**Instructions to follow**. Output as a JSON list of strings, one string per line, every line of the records from the one containing "How far does the black" down to the one containing "528 centimetres", both included, leaving out blank lines.
◇ ◇ ◇ ◇ ◇ ◇ ◇
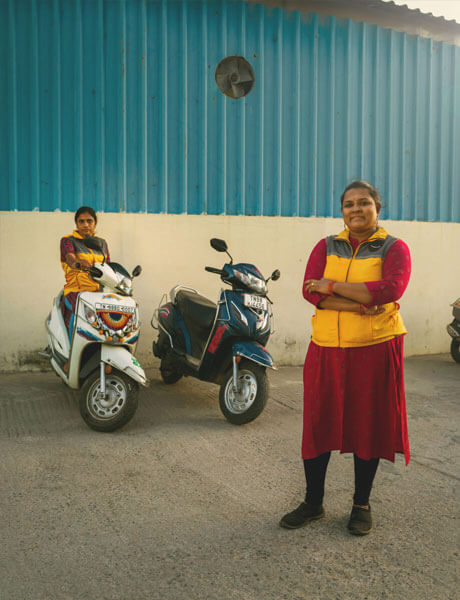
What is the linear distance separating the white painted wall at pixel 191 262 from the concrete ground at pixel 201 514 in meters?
1.53

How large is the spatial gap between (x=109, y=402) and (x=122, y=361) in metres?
0.34

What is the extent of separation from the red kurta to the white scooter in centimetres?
175

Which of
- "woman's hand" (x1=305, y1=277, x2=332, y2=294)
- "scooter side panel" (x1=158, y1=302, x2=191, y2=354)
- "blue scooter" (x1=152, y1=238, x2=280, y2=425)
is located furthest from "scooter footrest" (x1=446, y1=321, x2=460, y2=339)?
"woman's hand" (x1=305, y1=277, x2=332, y2=294)

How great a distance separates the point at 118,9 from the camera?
612 centimetres

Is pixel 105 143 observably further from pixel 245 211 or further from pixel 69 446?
pixel 69 446

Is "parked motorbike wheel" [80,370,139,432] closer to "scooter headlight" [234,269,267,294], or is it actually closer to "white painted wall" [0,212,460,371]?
"scooter headlight" [234,269,267,294]

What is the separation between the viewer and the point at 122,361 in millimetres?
4098

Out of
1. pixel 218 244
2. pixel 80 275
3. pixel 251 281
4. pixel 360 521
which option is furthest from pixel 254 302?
pixel 360 521

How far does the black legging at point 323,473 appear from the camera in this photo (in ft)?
9.20

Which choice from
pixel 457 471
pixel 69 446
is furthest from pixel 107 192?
pixel 457 471

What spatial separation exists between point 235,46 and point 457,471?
528 centimetres

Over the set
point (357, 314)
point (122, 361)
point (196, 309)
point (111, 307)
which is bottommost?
point (122, 361)

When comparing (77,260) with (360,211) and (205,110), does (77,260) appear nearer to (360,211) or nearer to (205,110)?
(360,211)

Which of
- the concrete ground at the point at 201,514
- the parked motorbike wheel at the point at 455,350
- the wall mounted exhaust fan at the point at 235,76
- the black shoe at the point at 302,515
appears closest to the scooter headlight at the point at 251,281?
the concrete ground at the point at 201,514
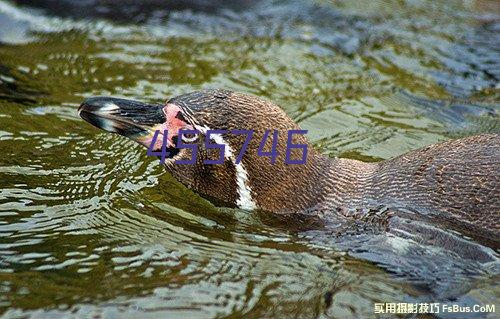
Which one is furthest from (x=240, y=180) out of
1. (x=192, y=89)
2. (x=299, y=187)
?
(x=192, y=89)

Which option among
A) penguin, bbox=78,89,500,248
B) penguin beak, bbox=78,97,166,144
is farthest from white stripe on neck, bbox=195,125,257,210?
penguin beak, bbox=78,97,166,144

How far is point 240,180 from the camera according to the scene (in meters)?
6.77

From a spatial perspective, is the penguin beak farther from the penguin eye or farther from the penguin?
the penguin eye

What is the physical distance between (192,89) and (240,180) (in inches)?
116

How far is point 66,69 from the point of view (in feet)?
33.0

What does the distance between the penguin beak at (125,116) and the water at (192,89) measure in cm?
64

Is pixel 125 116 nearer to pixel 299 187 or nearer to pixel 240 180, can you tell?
pixel 240 180

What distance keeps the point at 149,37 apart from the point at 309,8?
2470 mm

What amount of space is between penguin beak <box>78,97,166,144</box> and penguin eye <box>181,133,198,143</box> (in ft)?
0.66

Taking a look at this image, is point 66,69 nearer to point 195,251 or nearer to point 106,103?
point 106,103

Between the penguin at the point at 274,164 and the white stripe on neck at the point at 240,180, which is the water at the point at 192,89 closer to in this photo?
the white stripe on neck at the point at 240,180

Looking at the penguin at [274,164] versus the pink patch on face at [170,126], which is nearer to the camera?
the penguin at [274,164]

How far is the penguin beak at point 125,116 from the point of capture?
6770 mm

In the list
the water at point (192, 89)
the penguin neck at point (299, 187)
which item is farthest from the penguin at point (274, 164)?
the water at point (192, 89)
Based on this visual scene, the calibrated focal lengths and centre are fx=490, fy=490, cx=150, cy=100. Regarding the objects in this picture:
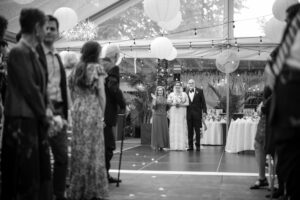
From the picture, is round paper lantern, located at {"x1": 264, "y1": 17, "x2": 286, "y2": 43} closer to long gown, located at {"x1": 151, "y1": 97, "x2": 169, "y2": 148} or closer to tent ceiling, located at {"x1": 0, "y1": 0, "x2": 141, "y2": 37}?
long gown, located at {"x1": 151, "y1": 97, "x2": 169, "y2": 148}

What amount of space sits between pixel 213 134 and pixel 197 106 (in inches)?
98.8

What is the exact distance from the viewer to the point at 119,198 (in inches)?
200

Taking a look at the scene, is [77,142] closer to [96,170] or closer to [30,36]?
[96,170]

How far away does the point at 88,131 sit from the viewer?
4617mm

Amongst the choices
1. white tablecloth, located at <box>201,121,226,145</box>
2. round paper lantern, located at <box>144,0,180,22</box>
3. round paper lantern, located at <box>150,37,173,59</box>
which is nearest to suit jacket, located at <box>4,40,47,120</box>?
round paper lantern, located at <box>144,0,180,22</box>

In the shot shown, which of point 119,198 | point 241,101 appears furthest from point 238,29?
point 119,198

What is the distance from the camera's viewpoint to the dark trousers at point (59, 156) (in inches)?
157

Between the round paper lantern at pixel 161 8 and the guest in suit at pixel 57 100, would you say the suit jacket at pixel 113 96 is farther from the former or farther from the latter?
the round paper lantern at pixel 161 8

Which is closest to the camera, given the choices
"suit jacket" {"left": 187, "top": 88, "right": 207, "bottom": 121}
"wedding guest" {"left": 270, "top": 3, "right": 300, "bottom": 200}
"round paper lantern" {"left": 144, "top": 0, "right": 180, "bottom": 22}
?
"wedding guest" {"left": 270, "top": 3, "right": 300, "bottom": 200}

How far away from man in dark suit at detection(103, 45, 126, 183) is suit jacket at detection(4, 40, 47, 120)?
238cm

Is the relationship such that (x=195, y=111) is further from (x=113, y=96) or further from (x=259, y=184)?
(x=113, y=96)

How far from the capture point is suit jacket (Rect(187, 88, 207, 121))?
12.4 metres

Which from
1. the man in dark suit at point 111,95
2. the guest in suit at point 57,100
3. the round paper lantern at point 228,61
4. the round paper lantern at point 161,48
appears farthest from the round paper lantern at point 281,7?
the round paper lantern at point 228,61

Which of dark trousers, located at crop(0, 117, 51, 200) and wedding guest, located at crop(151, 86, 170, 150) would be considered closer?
dark trousers, located at crop(0, 117, 51, 200)
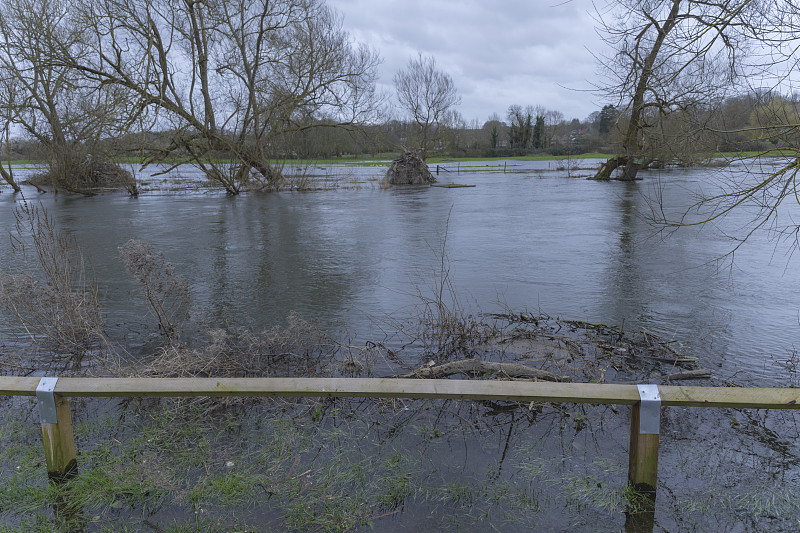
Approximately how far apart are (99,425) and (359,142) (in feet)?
101

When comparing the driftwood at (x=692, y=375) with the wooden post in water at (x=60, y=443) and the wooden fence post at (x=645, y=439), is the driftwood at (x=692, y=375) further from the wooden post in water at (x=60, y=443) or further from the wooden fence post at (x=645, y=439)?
the wooden post in water at (x=60, y=443)

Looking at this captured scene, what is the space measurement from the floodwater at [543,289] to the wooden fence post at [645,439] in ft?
0.86

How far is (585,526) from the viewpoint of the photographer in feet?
11.9

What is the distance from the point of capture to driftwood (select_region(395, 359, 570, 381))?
5480 millimetres

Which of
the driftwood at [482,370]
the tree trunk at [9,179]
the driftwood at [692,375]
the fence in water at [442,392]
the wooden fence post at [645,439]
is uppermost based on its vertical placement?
the tree trunk at [9,179]

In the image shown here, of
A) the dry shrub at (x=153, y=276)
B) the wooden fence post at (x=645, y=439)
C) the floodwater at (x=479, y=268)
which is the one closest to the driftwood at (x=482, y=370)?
the wooden fence post at (x=645, y=439)

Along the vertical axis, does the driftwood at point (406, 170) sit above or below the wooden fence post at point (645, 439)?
above

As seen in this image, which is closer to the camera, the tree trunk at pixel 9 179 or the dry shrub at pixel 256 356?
the dry shrub at pixel 256 356

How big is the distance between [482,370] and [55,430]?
12.1 ft

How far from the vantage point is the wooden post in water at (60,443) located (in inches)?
148

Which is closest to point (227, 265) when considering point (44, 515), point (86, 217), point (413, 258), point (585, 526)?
point (413, 258)

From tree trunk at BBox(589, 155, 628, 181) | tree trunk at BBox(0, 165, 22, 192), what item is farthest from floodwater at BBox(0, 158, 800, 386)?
tree trunk at BBox(589, 155, 628, 181)

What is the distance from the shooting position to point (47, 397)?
141 inches

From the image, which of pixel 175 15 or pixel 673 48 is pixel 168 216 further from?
pixel 673 48
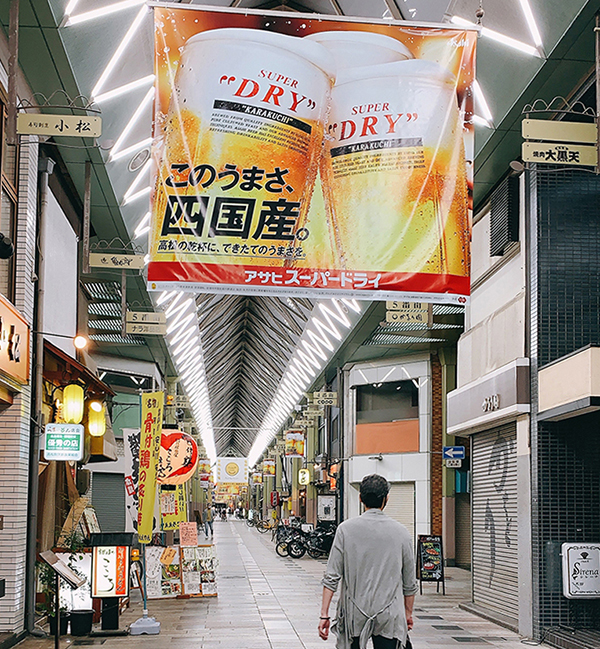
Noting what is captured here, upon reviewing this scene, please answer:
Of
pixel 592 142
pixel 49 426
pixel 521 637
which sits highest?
pixel 592 142

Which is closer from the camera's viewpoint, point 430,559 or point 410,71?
point 410,71

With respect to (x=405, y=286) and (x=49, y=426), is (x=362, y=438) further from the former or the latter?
(x=405, y=286)

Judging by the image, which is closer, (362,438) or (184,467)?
(184,467)

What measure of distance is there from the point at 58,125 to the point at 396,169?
314 centimetres

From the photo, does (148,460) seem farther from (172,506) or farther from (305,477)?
A: (305,477)

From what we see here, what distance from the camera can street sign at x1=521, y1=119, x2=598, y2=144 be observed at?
8242 millimetres

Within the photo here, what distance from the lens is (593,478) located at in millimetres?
10680

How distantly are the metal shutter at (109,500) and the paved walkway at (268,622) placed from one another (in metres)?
6.15

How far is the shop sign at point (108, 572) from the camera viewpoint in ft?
35.8

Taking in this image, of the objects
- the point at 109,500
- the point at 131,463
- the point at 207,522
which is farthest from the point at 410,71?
the point at 207,522

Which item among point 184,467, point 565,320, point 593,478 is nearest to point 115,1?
point 565,320

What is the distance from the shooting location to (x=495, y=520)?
41.0 feet

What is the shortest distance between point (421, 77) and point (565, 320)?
450cm

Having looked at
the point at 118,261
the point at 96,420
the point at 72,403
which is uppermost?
the point at 118,261
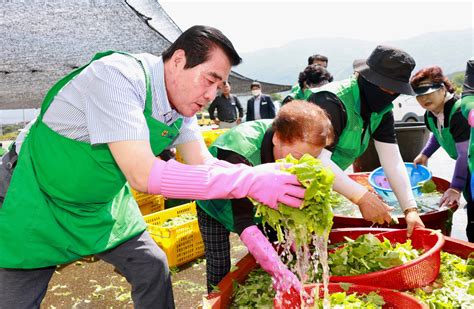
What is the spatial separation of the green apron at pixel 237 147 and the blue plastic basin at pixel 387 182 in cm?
135

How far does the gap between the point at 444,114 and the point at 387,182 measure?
787 millimetres

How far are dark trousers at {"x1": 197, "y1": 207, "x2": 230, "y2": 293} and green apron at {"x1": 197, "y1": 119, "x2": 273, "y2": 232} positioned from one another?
0.32 ft

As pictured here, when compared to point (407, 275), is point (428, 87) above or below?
above

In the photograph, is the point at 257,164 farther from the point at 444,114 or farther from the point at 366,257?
the point at 444,114

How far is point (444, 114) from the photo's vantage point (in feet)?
11.6

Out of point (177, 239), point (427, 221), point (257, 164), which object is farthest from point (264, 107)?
point (257, 164)

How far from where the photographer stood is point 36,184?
1.80 m

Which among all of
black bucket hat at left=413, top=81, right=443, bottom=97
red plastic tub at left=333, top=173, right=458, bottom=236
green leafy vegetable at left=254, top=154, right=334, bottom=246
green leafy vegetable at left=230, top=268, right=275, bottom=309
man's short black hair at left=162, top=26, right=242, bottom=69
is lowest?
red plastic tub at left=333, top=173, right=458, bottom=236

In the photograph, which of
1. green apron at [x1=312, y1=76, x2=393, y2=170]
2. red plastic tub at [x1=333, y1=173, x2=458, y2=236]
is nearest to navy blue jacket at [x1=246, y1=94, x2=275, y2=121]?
green apron at [x1=312, y1=76, x2=393, y2=170]

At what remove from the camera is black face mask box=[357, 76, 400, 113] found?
8.57 feet

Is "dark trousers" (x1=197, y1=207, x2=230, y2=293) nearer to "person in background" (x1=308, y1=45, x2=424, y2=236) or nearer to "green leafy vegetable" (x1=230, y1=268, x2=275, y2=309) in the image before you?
"green leafy vegetable" (x1=230, y1=268, x2=275, y2=309)

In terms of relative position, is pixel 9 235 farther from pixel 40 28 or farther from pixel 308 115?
pixel 40 28

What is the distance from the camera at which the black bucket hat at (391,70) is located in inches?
98.7

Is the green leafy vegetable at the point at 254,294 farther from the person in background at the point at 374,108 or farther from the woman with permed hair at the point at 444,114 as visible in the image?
the woman with permed hair at the point at 444,114
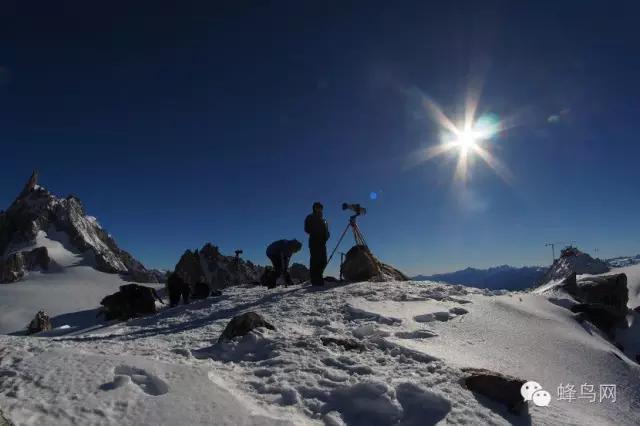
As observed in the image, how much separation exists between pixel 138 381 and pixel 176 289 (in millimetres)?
13373

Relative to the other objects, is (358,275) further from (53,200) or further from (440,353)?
(53,200)

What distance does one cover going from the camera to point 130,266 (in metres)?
73.7

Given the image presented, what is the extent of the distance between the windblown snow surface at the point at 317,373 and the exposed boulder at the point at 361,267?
6111 mm

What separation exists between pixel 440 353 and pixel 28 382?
5507 mm

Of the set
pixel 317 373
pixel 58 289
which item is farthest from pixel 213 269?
pixel 317 373

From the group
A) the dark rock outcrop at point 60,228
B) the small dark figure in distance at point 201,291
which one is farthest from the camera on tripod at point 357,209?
the dark rock outcrop at point 60,228

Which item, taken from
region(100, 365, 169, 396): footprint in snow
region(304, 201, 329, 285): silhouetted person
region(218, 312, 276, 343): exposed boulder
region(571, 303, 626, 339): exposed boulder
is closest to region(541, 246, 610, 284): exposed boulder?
region(571, 303, 626, 339): exposed boulder

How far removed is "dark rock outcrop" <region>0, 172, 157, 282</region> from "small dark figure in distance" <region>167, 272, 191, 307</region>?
5185cm

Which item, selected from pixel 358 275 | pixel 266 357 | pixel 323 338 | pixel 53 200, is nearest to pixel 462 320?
pixel 323 338

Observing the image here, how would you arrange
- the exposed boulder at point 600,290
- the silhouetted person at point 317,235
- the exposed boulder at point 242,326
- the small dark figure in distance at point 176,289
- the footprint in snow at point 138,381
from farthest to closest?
the small dark figure in distance at point 176,289 < the silhouetted person at point 317,235 < the exposed boulder at point 600,290 < the exposed boulder at point 242,326 < the footprint in snow at point 138,381

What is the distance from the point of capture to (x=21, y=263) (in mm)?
→ 57750

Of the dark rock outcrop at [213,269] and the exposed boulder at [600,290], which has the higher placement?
the dark rock outcrop at [213,269]

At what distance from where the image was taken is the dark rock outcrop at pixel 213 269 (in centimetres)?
6206

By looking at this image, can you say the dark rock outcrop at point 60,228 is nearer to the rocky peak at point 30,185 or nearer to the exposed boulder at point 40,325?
◇ ◇ ◇ ◇ ◇ ◇ ◇
**Task answer**.
[
  "How far does the black legging at point 323,473 appear from the camera in this photo (in ft)?",
  "9.20",
  "Which choice from",
  "pixel 457 471",
  "pixel 69 446",
  "is furthest from pixel 107 192?",
  "pixel 457 471",
  "What spatial separation exists between point 235,46 and point 457,471?",
  "528 centimetres"
]